Former officer gets jail time for his role in DUI extortion case
A former law enforcement officer at the center of a bribery scheme will spend time in jail for his role in offering money to a Utah Highway Patrol trooper to keep him from losing his license in a drunken driving arrest.
Matt Jones, 35, pleaded guilty to offering a bribe to a public servant, a second-degree felony.
On Monday, 2nd District Judge Michael Lyon suspended a prison term of 1-15 years in favor of 36 months probation and 90 days in the Box Elder County jail, along with a $600 fine. Jones was allowed work release.
The sentence was identical to that handed down by Lyon earlier this month to co-defendant Daniel Kotter.

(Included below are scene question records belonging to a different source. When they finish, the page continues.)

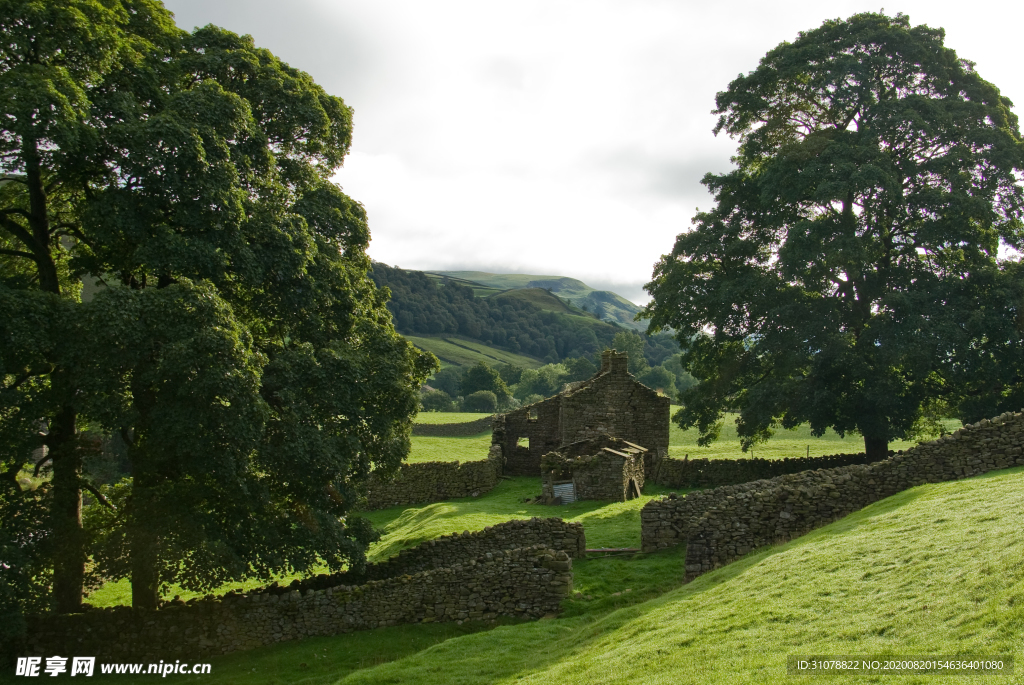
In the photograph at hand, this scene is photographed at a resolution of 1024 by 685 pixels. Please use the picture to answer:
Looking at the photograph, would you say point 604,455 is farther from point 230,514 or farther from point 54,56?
point 54,56

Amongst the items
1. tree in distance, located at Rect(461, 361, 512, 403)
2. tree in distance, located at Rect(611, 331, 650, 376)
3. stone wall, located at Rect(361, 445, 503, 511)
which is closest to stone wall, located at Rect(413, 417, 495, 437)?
stone wall, located at Rect(361, 445, 503, 511)

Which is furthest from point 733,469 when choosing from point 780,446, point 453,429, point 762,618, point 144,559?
point 453,429

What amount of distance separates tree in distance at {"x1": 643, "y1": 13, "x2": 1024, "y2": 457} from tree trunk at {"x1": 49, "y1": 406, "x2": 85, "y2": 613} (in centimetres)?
2352

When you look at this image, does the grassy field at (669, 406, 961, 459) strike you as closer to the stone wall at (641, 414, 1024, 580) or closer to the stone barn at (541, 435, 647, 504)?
the stone barn at (541, 435, 647, 504)

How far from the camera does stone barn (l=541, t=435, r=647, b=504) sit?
94.9ft

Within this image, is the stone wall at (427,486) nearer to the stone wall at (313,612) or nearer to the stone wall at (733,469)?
the stone wall at (733,469)

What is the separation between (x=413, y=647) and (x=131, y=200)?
39.5 feet

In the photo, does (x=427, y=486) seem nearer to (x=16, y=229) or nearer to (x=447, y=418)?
(x=16, y=229)

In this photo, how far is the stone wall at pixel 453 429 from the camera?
63.2 m

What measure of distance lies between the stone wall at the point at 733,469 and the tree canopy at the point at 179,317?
16373 millimetres

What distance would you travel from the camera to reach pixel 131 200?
1656cm

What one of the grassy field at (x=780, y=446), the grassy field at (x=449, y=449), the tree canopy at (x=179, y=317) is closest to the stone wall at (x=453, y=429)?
the grassy field at (x=449, y=449)

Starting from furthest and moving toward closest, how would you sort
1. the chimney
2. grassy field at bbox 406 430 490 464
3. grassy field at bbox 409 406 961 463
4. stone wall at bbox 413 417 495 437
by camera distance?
stone wall at bbox 413 417 495 437
grassy field at bbox 406 430 490 464
grassy field at bbox 409 406 961 463
the chimney

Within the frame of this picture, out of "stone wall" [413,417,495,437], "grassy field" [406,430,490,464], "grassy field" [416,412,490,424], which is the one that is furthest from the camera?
"grassy field" [416,412,490,424]
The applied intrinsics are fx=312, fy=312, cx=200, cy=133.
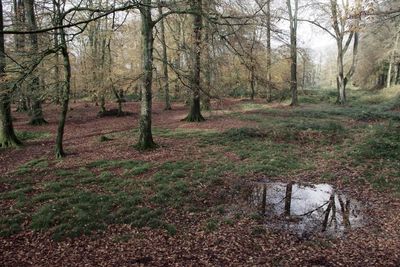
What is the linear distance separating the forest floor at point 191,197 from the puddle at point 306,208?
179 mm

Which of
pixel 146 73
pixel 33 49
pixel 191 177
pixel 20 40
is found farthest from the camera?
pixel 20 40

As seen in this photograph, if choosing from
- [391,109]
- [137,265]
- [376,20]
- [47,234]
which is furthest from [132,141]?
[391,109]

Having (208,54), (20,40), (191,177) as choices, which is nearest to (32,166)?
(191,177)

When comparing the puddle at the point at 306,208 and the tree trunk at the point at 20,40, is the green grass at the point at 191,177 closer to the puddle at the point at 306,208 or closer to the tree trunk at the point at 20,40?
the puddle at the point at 306,208

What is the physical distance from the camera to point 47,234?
6137 millimetres

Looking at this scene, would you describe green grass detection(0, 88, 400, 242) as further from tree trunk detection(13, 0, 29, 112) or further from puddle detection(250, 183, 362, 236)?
tree trunk detection(13, 0, 29, 112)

Kotter, a former Perry police officer, was accused in September 2011 of offering a Utah Highway Patrol trooper $1,000 to not appear at a Utah Drive License Division hearing for Jones, who had previously been an Ogden police officer and Weber County sheriff's deputy.
Kotter and the trooper communicated several times via texts and phone conversations, several of which the trooper recorded.
"... Kotter told [the trooper] that he did not want to call it a 'b-r-i-b-e' but a Christmas bonus," investigators wrote in Kotter's arrest warrant.
Jones was getting a job where he needed a commercial driver license, Kotter said, and didn't want to lose his license over the DUI.
Kotter also asked the trooper about Jones' blood-alcohol level. When the trooper replied via text message that it was about 0.15, almost double the legal limit, Kotter upped his offer to $2,500.
After a hearing was scheduled with the Driver License Division, Kotter met with the trooper at a Phillips 66 convenience store in Ogden and gave him $2,000 in cash in exchange for skipping the hearing.
Kotter was arrested as he drove away from the store.
Jones said in court papers that Kotter knew the trooper well, and would take care of the matter. Jones said he and Kotter agreed to give the trooper " 'a Christmas present' for his willingness to help me out."
But Jones said Kotter told him the trooper wanted the money before Christmas, and since Jones did not have any money, Kotter agreed to pay the entire amount.
Jones admitted that he "aided or encouraged" Kotter's actions.